Never Ending Pasta Bowl 2010: A Tale of Two Americas
I like to believe I’m not heavily influenced by advertising. It’s certainly not as if I got the idea to try Olive Garden’s Never Ending Pasta Bowl, an occasional promotion that seems to happen annually around September, based on any commercials (I did flip past one on a Spanish language channel last night–oh, and I see Grub Street has ads in their RSS feed, but not on their site). And I watch a lot of TV. A chain-loving friend happened to mention it was occurring this very second and I couldn’t let the opportunity pass me by. How else do you think I spend my Friday nights?
After my second NYC experience with the NEPB, it’s become very clear that they want to keep the $8.95 all-you-can-eat deal under wraps. If you’re sad like me, you don’t have a lot of free time but still spend stolen moments putting in different zip codes on chain restaurant sites to gauge small town/big city price discrepancies. Not only is it fun, it makes it obvious why the NEPB is top secret in the city.
A basic bowl of spaghetti with meat sauce will cost $14.50 in Chelsea, $15.50 in Times Square…and $10.75 in pretty much all of New Jersey. I think this is what they mean by Two Americas.
If you go to one of these Manhattan locations you will not see any signage, menu inserts and no one will dare speak of it. That is fine, ask anyway. You’ll be handed the server’s pocket cheat sheet (sorry for the blurred snapshot) which lists the seven types of pastas and six sauce options—Chianti Three Meat and Creamy Parmesan Portobello are new!
You’ll also see how they are scripted to upsell you on unlimited meatballs, Italian sausage or roasted chicken for $2.95 and how to ring up situations like someone who decides to go for limitless meat on the second bowl. Insidery.
Bowl number one: whole wheat linguine with creamy parmesan portobello sauce because we know the presence of wheat will counteract all the fat and cheese. These noodles tasted suspiciously soft like traditional linguine–whenever I make whole wheat pasta at home, which is rarely, I regret it. Same for brown rice, which I'm eating tonight by choice.
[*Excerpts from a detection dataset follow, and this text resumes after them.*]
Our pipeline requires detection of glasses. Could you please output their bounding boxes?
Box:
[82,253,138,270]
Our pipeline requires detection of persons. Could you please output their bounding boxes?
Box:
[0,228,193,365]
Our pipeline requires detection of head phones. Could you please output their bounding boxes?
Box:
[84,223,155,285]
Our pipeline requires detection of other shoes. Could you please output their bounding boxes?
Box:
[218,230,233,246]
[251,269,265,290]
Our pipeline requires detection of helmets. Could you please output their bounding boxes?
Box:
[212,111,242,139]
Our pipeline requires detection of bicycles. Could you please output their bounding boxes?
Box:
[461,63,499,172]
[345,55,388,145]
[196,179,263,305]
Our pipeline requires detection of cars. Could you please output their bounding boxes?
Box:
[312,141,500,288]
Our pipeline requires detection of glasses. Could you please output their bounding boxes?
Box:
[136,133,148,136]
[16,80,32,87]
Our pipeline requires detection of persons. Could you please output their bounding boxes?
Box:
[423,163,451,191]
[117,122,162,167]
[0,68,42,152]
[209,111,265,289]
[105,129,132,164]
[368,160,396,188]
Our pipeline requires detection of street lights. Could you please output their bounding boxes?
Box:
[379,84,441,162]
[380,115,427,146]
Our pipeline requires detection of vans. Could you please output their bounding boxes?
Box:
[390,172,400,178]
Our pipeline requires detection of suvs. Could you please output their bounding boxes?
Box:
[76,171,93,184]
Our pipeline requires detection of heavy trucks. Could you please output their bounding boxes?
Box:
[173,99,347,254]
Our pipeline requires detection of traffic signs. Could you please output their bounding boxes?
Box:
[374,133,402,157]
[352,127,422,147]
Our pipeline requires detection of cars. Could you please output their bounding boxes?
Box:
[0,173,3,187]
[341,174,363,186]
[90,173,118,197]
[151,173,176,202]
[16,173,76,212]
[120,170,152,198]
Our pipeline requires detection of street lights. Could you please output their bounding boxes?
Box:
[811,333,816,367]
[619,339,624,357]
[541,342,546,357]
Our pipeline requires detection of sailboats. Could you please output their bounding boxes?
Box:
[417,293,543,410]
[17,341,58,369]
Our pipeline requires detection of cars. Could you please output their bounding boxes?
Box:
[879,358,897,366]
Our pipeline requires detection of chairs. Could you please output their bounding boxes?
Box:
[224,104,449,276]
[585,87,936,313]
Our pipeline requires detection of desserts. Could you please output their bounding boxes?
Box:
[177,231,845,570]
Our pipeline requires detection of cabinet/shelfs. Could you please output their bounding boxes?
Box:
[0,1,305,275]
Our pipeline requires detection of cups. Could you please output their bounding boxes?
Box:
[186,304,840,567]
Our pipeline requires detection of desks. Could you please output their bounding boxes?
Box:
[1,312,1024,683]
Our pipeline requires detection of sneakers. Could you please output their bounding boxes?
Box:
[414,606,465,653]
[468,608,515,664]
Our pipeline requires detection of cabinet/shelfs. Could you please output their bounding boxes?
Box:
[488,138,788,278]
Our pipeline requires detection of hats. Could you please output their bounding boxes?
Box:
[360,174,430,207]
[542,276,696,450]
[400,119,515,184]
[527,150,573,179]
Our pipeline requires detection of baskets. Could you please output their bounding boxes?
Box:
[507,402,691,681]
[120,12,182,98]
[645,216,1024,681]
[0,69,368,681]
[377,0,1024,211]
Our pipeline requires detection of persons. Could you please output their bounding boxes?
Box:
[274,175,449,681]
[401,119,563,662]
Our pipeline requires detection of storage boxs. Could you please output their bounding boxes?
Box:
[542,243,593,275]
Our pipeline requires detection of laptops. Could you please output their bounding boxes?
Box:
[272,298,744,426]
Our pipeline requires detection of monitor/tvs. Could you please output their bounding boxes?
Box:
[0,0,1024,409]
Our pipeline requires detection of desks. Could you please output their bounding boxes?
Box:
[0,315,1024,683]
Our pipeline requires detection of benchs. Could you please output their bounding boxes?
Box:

Bowl number two: penne with five cheese marinara. Who knows which five cheeses. Your eyes are not deceiving you; the subsequent bowls are much smaller like something you’d serve a scoop of ice cream in. This is not a complaint. One bowl was plenty—even non-chain pasta tends to bore me—but I had to order at least one more in the spirit of NEPB.
This is no time for hesitation; you have until October 10 to gorge yourself silly on noodles (and breadsticks and salad) for less than nine bucks. If anything, it beats newcomers, Nooï and Hello Pasta.